The Step study, also known as HVTN 502 or Merck V520-023, is a clinical trial to evaluate the safety and preliminary efficacy of an investigational HIV vaccine developed by Merck that induces HIV-specific cell-mediated immunity (CMI). CMI is a type of immune response that prompts the body to produce a type of white blood cell (T lymphocyte, T cells) that helps kill HIV-infected cells. The trial is designed to determine if the vaccine can prevent HIV infection in HIV-negative individuals exposed to HIV through their behaviors or modify the course of HIV infection for those infected during the study.

Merck & Co. Inc and NIAID are co-sponsoring this HIV vaccine trial. The study is being conducted by the HIV Vaccine Trials Network (HVTN) and Merck.

The study is testing the MRKAd5 HIV-1 gag/pol/nef trivalent vaccine. The vaccine is a mixture of three components, each with a common weakened version of a type 5 adenovirus that serves as a delivery vector or carrier and one of three different HIV genes known as gag, pol and nef. The vaccine cannot cause an infection in any person, as the genes are synthetically produced. Additionally, volunteers cannot get infected from the vaccine vector. Although many types of adenoviruses are among the causes of upper respiratory ailments such as the common cold, the adenovirus used in the investigational vaccine has been modified so that it cannot multiply itself. This vaccine has been tested in close to 2500 people and has been found to be generally well-tolerated and capable of inducing CMI responses.

The trial, which began in December 2004, enrolled 3,008 adult volunteers at sites around the world.

The study site locations include:

North America: Boston; Birmingham, AL; Chicago; Decatur (Atlanta), GA; Denver; Houston; Los Angeles; Miami; New York; Newark, NJ, Philadelphia; Rochester, NY; St. Louis; San Francisco; Seattle; Toronto; Montreal; Vancouver, BC;.

South America: Iquitos and Lima, Peru; Rio de Janeiro and Sao Paulo, Brazil

Caribbean: Santo Domingo, Dominican Republic; Port-au-Prince, Haiti; San Juan, Puerto Rico; Kingston, Jamaica.

Australia: Sydney

The Step study is a multicenter, randomized, double-blind, placebo-controlled phase IIb "test-of-concept" clinical trial. The trial enrolled HIV-negative volunteers between 18 and 45 years of age at high risk of HIV infection and who met certain medical and non-medical criteria. After an initial HIV screening, confirmation of eligibility criteria, and thorough informed consent process, participants were randomly assigned to receive either the study vaccine or placebo. Neither the study investigators nor the trial participants know who is getting the study vaccine or placebo until the trial is completed. All participants were to be followed for up to four years to check the HIV status of the volunteers during regular study visits.

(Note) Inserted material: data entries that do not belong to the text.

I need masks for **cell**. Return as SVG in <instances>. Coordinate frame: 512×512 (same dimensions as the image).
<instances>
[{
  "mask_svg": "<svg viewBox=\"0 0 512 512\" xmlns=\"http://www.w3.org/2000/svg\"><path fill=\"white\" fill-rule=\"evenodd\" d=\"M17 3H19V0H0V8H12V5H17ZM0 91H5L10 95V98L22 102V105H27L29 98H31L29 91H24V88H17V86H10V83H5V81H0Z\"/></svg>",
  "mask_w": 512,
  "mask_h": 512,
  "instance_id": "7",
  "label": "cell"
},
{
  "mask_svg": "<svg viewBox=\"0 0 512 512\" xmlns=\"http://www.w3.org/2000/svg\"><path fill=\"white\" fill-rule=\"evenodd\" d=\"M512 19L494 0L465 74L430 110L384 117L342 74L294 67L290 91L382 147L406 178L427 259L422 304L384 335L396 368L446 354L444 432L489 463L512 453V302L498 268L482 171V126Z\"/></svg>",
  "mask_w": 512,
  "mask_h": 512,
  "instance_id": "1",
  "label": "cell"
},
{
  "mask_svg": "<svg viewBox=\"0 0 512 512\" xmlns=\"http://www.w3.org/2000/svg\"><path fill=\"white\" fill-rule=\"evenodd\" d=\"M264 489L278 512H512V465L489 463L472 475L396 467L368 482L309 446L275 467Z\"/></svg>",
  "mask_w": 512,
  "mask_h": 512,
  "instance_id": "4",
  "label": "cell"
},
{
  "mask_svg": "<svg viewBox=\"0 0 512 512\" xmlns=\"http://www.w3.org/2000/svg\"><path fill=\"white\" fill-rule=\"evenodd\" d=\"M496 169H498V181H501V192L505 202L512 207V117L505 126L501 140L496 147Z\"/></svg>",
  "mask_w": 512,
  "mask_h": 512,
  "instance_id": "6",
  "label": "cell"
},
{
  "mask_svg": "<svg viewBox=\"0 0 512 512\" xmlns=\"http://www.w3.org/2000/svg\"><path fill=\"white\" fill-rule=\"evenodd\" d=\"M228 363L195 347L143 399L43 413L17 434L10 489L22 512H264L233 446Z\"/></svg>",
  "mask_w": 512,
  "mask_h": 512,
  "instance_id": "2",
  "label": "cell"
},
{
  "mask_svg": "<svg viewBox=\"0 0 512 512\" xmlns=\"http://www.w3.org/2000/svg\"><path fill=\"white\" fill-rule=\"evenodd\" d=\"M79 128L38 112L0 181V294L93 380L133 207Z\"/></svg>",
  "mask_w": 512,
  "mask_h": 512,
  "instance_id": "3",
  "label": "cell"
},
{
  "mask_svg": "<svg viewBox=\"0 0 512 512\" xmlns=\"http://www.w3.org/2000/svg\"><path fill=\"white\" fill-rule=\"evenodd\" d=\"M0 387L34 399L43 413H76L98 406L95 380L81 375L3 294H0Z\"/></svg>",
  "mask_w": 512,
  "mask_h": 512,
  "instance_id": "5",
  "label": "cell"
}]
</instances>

All participants receive risk reduction counseling and condoms at each study visit as part of participation throughout the trial. Infected volunteers will be referred for HIV evaluation, treatment and care and offered continued immunological and virological follow-up assessment in this trial.

Initially, the study only enrolled individuals with low pre-existing antibodies to type 5 adenovirus but was later opened to anyone irrespective of pre-existing level of antibodies following an early data assessment from other studies.